The militarisation of Europe’s borders has been increasing steadily since 2015. The EU has invested in fortifying its borders. Drones, thermal-vision cameras and devices that can detect a heartbeat are among the new technological tools being increasingly used by to stop migrants from crossing borders, or to push them back when they do.
Between 2005 and 2016, Frontex’s budget grew from €6.3m to €238.7m, and it now stands at €420.6m.
The EU has ear-marked €34.9bn (£30bn) in funding for border and migration management for the 2021-27 budget, while sidelining the creation of safe passages and fair asylum processes.
Between 2014 and 2017, with EU funding, Croatia bought 13 thermal-imaging devices for €117,338 that can detect people more than a mile away and vehicles from two miles away. In 2019, Croatia acquired four eRIS-III long-range drones for €2.3m. They identify people up to six miles away in daylight and just under two miles in darkness, they fly at 80mph and climb to an altitude of 3,500 metres (11,400ft), while transmitting real-time data. Croatia has infrared cameras that can detect people at up to six miles away and equipment that picks up heartbeats.
Romania now has heartbeat detection devices, alongside 117 thermo-vision cameras. Last spring, it added 24 vehicles with thermo-vision capabilities to its border security force at a cost of more than €13m.
Petra Molnar, associate director of Refugee Law Lab, believes the over-emphasis on technologies can alienate and dehumanise migrants.
“There’s this alluring solution to really complex problems,” she says. “It’s a lot easier to sell a bunch of drones or a lot of automated technology, instead of dealing with the drivers that force people to migrate … or making the process more humane.”

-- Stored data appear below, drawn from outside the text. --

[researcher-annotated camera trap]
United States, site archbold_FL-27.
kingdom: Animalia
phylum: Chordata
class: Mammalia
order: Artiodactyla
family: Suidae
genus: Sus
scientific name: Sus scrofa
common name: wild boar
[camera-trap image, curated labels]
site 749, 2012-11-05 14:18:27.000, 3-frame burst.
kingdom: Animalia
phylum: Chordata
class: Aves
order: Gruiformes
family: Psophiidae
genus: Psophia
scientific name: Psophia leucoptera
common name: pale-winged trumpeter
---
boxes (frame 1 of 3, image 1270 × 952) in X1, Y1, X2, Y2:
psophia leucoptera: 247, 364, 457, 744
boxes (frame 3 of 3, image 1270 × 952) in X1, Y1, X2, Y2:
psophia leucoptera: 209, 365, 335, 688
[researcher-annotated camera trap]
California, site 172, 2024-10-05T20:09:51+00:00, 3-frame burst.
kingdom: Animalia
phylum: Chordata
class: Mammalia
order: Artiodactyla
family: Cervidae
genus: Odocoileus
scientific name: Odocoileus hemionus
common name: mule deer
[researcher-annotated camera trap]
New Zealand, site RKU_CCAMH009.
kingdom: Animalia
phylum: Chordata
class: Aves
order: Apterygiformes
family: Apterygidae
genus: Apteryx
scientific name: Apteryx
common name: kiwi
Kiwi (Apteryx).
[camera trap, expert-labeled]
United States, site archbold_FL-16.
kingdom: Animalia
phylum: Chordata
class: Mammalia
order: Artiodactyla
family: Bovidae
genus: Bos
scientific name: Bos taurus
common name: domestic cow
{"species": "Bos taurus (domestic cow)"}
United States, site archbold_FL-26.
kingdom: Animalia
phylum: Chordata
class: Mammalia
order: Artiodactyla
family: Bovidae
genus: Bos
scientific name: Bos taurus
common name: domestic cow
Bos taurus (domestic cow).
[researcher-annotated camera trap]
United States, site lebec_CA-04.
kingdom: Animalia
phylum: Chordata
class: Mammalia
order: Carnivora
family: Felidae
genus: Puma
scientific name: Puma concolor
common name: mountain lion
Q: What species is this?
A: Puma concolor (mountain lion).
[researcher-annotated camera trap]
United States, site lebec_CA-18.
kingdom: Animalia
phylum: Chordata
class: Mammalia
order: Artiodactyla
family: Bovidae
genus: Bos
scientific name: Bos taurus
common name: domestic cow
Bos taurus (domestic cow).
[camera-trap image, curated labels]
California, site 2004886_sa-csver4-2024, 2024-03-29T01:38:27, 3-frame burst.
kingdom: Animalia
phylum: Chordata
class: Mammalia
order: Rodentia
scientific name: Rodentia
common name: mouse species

A 2021 report by Border Violence Monitoring Network (BVMN) claims that enhanced border control technologies have led to increased violence as police in the Balkans weaponise new equipment against people on the move. Technology used in pushing back migrants has “contributed to the ease with which racist and repressive procedures are carried out”, the report says. The often violent removal of migrants without giving them the opportunity to apply for asylum is illegal under EU law, which obliges authorities to process asylum requests whether or not migrants possess identification documents or entered the country legally. BVMN’s website archives hundreds of reports of violence.